I have seen this exact issue in my own design and it stumped me for a while, but the problem turned out to be a lack of timing constraints on the JTAG clock and the design fails setup & hold within the SignalTap instances.
All the pieces seemed to make sense when I thought about it.
The device would program just fine because the JTAG signals only connects to the hard programming logic at power on. After programming it with a badly-P&R'ed SignalTap instance, which the JTAG signals are now routed into, the JTAG data nets would be failing setup & hold inside the fabric of the SignalTap instance, and any data returning from those instances would then be metastable or just plain wrong. The returned data would take on a random form, also corrupting any JTAG control messages along with any collected data, which explains the variety of error messages you can see in the SignalTap window. I saw maybe 4 or 5 different errors if I repeatedly clicked the Run Instance button.
This also ties in with your observation that reducing the JTAG clock rate fixed the problem, as the P&R engine would find it easier to make a valid fit on a poorly constrained design if the clock speed was reduced. You may find that the exact same P&R that fails at 24MHz works fine at 6MHz (you could test this by constraining the P&R to post-fit and then changing the timing constraints to reduce the TCK clock rate in the Static Timing Analysis tool ie. TimeQuest, and see it suddenly meet S&H).

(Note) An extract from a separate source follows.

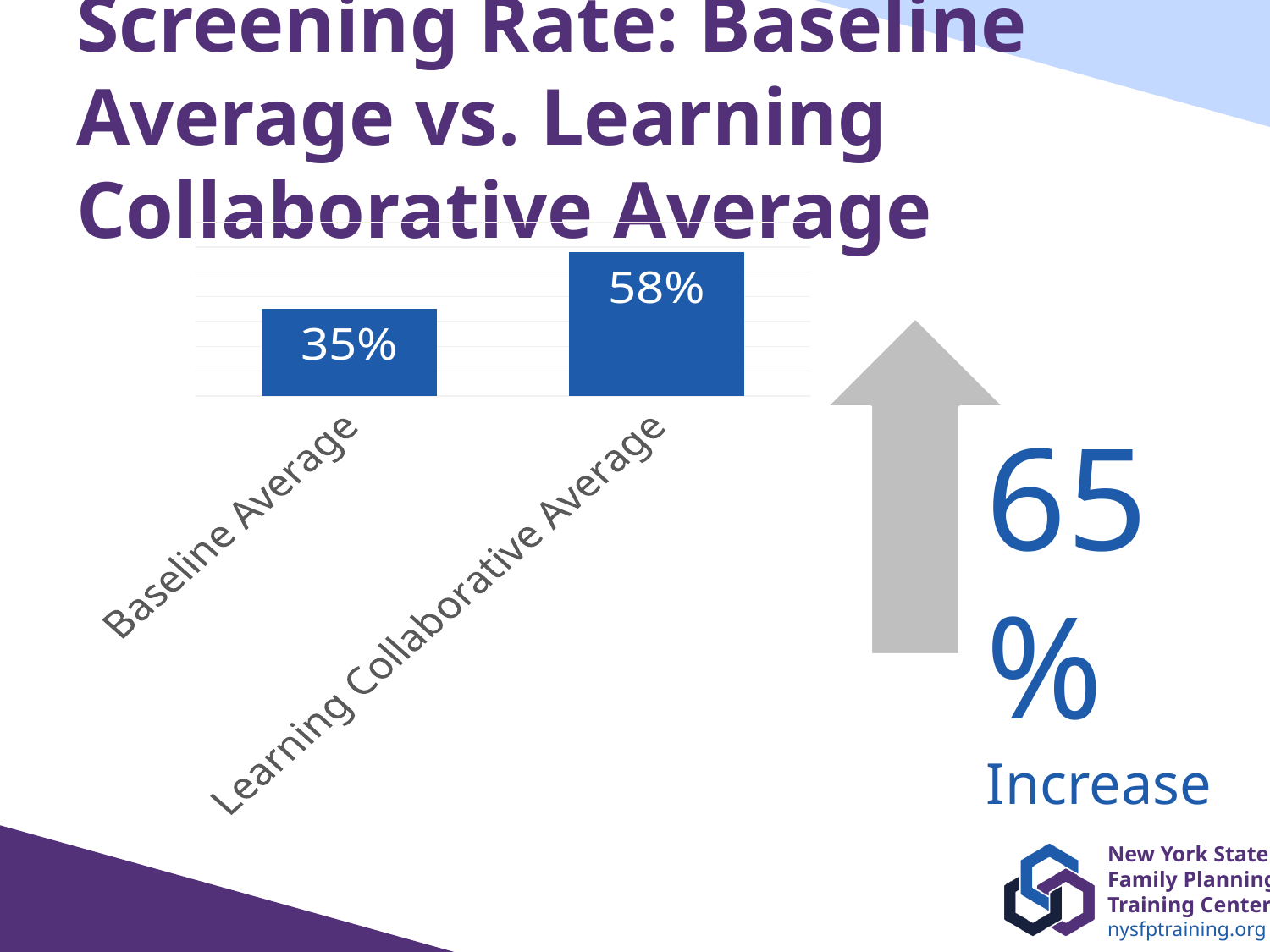
What kind of chart is shown on the slide? Bar chart What is the value for Learning Collaborative Average? 58% What is the difference between the Learning Collaborative Average and the Baseline Average? 23% How many categories are shown in the chart? 2 What is the value for Baseline Average? 35% What percentage increase is stated next to the arrow beside the chart? 65% What is the title of the slide containing the chart? Screening Rate: Baseline Average vs. Learning Collaborative Average Do the values rise or fall from Baseline Average to Learning Collaborative Average? Rise Which category has the highest value? Learning Collaborative Average Which category has the lowest value? Baseline Average Which is larger, the Baseline Average or the Learning Collaborative Average? Learning Collaborative Average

I think a basic SDC constraints file should fix the problem, assuming you don't have one already? Or maybe there are some errors in it. At least tinkering with this for me solved the problem.

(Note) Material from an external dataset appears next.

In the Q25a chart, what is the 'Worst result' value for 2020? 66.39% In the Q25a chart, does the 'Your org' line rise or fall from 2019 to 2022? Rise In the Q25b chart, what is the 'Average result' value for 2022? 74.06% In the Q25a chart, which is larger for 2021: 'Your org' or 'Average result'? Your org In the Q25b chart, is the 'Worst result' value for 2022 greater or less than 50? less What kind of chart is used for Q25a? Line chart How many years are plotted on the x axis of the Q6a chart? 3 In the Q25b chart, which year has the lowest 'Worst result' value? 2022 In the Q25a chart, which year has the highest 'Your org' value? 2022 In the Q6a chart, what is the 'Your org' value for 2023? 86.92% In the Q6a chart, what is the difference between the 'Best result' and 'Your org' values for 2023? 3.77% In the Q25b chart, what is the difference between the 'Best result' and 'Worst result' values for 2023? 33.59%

First check for clocks that are failing S&H using TimeQuest (if you haven't used TQ much there are some basic tutorials around but the tool is very powerful. The following document from the Forum User 'rysc' is a great place to start, with the first chapter being a great introduction to the most important commands.

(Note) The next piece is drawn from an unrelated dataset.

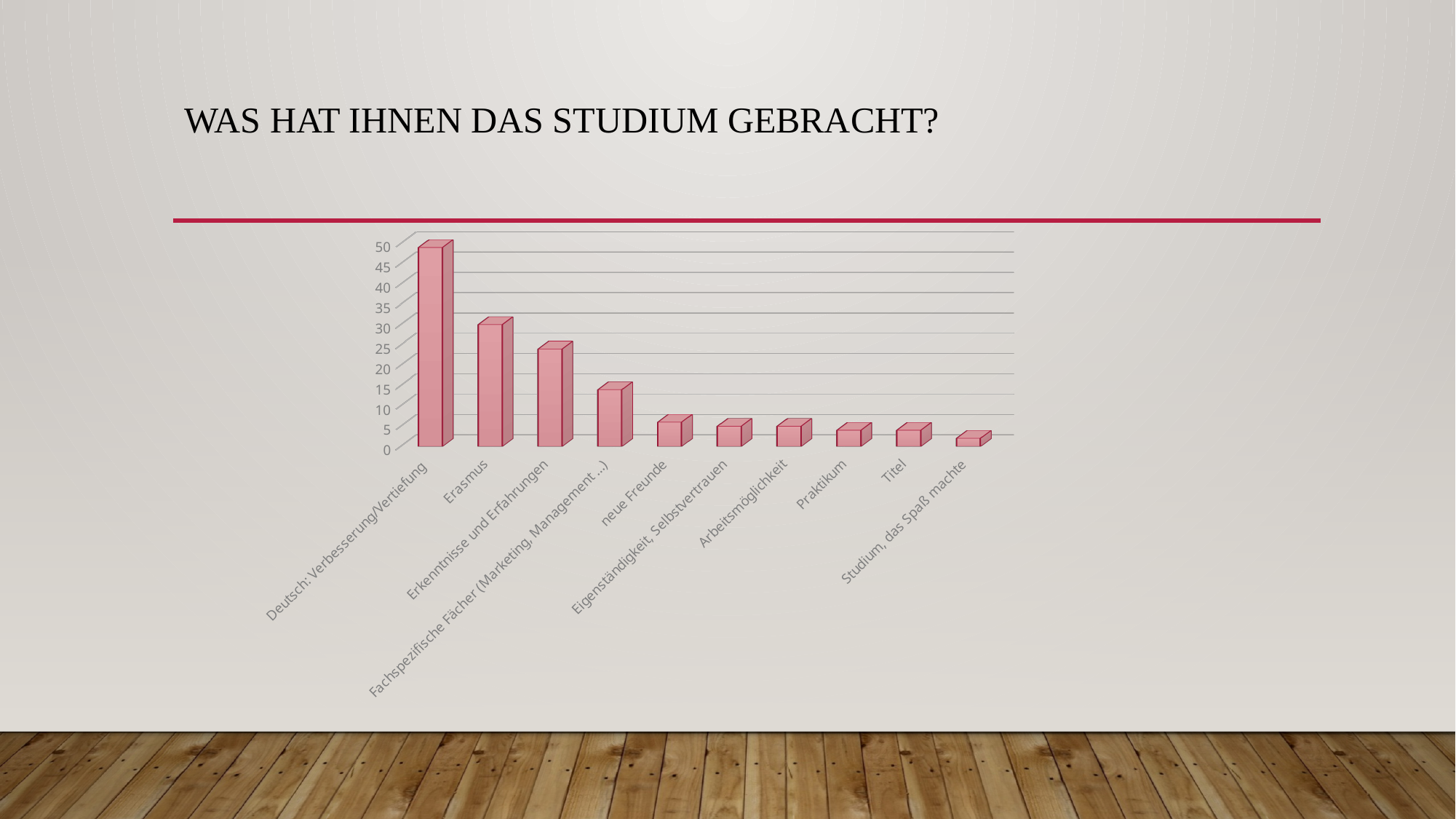
Which category has the lowest value in the chart? Studium, das Spaß machte Is the value for Erkenntnisse und Erfahrungen greater or less than 30? less What kind of chart is shown on the slide? bar chart Which category has the highest value in the chart? Deutsch: Verbesserung/Vertiefung Which is larger, the value for Erasmus or the value for Erkenntnisse und Erfahrungen? Erasmus Is the value for Deutsch: Verbesserung/Vertiefung greater or less than 40? greater What is the title of the slide containing the chart? Was hat Ihnen das Studium gebracht? Is the value for Erasmus greater or less than 20? greater Do the values rise or fall from left to right along the x axis? fall How many categories are plotted in the chart? 10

http://www.alteraforum.com/alterawiki.com/uploads/3/3f/timequest_user_guide.pdf)
Use the 'Report All Summaries' macro and then see if any clocks are failing Setup or Hold. The JTAG clock is called 'altera_reserved_tck' by default. Mine was failing on Setup.
A basic SDC file with the commands 'create_clock', 'derive_pll_clocks', 'derive_clock_uncertainty' and 'set_clock_groups' is probably all that is required. Use TQ to copy out all the derived pll clocks and paste them into the 'set_clock_groups' arguments. Above linked doc also describes this step.
And that fixed it for me.
Hope this helps, but I am far from an expert, so maybe I overlooked something obvious.